I understand this impulse. I, too, have spent years creating my little moat of good deeds in an attempt to protect the castle of myself. I don’t want to be dismissed the way that Nana was once dismissed. I know that it’s easier to say Their kind does seem to have a taste for drugs, easier to write all addicts off as bad and weak-willed people, than it is to look closely at the nature of their suffering. I do it too, sometimes. I judge. I walk around with my chest puffed out, making sure hat everyone knows about my Harvard and Stanford degrees, as if those things encapsulate me, and when I do so, I give in to the same facile, lazy thinking that characterizes those who think of addicts as horrible people. It’s just that I’m standing on the other side of the moat.

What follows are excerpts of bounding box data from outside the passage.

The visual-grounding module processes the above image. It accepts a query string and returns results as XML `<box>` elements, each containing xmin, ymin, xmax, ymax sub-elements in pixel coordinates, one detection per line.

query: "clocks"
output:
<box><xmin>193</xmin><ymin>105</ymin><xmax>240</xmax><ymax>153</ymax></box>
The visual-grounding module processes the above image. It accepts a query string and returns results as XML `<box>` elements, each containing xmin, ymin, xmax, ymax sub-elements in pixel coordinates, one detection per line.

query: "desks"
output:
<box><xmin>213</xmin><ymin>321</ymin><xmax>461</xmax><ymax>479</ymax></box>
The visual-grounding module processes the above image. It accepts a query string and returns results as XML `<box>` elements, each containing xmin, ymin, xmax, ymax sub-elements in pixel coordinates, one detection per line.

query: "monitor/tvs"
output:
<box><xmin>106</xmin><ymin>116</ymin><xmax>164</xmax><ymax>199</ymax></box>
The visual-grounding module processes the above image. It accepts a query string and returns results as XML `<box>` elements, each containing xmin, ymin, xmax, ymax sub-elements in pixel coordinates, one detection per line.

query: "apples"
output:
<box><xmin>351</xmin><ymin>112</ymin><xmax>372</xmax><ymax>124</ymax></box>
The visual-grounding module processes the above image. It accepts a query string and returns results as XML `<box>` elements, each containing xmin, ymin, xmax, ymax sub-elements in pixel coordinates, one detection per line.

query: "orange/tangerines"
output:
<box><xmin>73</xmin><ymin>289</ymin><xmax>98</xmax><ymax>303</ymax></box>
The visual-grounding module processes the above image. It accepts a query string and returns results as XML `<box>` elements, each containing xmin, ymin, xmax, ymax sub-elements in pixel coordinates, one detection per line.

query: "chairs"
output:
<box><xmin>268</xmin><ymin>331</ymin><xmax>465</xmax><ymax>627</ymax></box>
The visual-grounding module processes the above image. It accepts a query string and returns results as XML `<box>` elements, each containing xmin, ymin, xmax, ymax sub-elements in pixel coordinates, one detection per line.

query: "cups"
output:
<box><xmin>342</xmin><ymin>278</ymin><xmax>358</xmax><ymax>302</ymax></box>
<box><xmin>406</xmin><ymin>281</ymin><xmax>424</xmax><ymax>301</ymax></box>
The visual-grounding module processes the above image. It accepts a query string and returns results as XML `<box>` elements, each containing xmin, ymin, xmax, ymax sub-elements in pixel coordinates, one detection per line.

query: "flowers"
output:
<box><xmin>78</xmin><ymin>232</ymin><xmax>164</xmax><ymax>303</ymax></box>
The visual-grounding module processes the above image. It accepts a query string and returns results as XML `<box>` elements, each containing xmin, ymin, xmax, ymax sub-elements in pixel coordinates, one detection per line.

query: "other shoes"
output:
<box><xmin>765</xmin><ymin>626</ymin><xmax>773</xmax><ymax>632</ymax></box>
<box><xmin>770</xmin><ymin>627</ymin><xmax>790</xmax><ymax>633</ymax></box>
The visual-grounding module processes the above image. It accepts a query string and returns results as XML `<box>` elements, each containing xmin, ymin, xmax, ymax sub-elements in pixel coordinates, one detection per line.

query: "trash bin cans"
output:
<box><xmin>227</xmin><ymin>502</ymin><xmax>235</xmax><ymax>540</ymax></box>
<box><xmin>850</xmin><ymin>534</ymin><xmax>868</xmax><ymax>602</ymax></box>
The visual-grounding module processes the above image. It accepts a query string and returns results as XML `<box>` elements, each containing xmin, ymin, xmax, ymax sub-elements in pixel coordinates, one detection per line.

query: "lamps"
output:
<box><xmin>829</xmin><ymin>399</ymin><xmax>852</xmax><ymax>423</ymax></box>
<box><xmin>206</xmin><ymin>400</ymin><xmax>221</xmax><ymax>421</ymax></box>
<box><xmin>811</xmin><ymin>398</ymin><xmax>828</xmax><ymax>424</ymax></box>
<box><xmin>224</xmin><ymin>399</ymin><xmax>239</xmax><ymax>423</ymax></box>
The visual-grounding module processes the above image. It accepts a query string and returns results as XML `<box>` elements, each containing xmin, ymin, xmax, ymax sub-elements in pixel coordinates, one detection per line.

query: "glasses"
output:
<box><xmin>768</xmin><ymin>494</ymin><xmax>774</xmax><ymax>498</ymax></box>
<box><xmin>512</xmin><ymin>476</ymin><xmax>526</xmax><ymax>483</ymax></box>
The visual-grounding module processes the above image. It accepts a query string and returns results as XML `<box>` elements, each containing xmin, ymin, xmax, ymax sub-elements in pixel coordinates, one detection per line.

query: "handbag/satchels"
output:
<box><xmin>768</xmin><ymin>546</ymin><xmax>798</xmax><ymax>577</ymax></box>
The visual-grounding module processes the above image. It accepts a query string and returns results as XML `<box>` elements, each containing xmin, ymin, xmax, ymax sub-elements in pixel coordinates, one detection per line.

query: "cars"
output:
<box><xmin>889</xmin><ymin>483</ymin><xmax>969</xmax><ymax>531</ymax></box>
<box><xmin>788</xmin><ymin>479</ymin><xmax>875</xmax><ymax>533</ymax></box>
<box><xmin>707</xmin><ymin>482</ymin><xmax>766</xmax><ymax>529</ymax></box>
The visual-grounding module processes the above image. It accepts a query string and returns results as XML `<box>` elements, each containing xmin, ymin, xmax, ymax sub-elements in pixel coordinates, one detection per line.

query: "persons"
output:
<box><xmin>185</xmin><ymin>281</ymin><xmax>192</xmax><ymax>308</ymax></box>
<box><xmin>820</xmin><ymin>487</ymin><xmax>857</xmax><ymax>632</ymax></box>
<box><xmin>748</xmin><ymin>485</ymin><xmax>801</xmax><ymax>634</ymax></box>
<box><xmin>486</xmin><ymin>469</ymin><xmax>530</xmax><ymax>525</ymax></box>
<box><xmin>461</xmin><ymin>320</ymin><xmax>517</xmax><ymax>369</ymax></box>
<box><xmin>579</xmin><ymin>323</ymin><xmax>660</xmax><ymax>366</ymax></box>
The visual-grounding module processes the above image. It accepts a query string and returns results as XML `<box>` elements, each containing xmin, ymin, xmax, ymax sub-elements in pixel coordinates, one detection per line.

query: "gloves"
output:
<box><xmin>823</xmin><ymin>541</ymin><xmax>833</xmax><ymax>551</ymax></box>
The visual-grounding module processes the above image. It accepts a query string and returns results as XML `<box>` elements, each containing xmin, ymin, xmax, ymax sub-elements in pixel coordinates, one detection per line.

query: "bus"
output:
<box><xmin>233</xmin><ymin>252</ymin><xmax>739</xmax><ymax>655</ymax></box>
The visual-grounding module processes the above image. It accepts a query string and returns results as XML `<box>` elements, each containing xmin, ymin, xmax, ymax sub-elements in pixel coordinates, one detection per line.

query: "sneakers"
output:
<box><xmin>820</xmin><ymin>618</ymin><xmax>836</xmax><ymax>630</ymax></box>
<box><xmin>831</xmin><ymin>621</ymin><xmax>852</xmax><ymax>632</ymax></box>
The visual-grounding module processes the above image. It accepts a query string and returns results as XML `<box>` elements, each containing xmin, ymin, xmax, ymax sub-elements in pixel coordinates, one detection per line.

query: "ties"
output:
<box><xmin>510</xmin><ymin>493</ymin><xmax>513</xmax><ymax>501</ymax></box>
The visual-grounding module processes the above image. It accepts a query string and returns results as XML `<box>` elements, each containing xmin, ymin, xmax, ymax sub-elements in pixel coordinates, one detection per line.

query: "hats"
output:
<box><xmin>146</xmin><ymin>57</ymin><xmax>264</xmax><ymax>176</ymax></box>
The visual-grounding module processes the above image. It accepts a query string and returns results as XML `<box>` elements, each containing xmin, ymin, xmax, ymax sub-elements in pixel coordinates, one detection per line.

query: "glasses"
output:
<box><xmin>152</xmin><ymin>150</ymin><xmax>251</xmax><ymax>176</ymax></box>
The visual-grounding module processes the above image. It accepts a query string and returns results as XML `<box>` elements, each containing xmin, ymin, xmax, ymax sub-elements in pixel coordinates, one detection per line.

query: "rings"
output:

What I can say for certain is that there is no case study in the world that could capture the whole animal of my brother, that could show how smart and kind and generous he was, how much he wanted to get better, how much he wanted to live. Forget for a moment what he looked like on paper, and instead see him as he was in all of his glory, in all of his beauty. It’s true that for years before he died, I would look at his face and think, What a pity, what a waste. But the waste was my own, the waste was what I missed out on whenever I looked at him and saw just his addiction."
 
The ending, and the unresolved nature of the protagonist's relationship between her family members was the main reason I didn't give a higher rating. I do think it could realistically reflect how many complicated situations can just go unresolved for people, and how life goes on (which it does)---but the way this novel was set up indicated a more tied-up resolution, even negative or partially solved, than what was given (I believe the word I'm looking for is anticlimactic). Also, even though I did like how Gifty's journey through grief naturally tied in with her battle between faith and science as well as how being an immigrant with an absent father shaped this journey, it felt like the author struggled to decide which one to focus on more (as there's only so much you can relatively achieve without losing sense of the plot or having everything turn shallow) and structure-wise was at times messy, and that made it a bit difficult to get through the last third or quarter of the book. Nonetheless, the narrative was incredible both in audiobook and written form. 
 
I haven't read Homegoing but putting it down on my TBR, as that seems to be a generally favourite from readers who have gone through both. To understand more on addiction from a non-fiction POV, I suggest reading The Urge (by Carl Fisher) and In the Realm of Hungry Ghosts (by Gabor Maté), both authors which suffer from addiction themselves, to start in expanding insight and sympathy.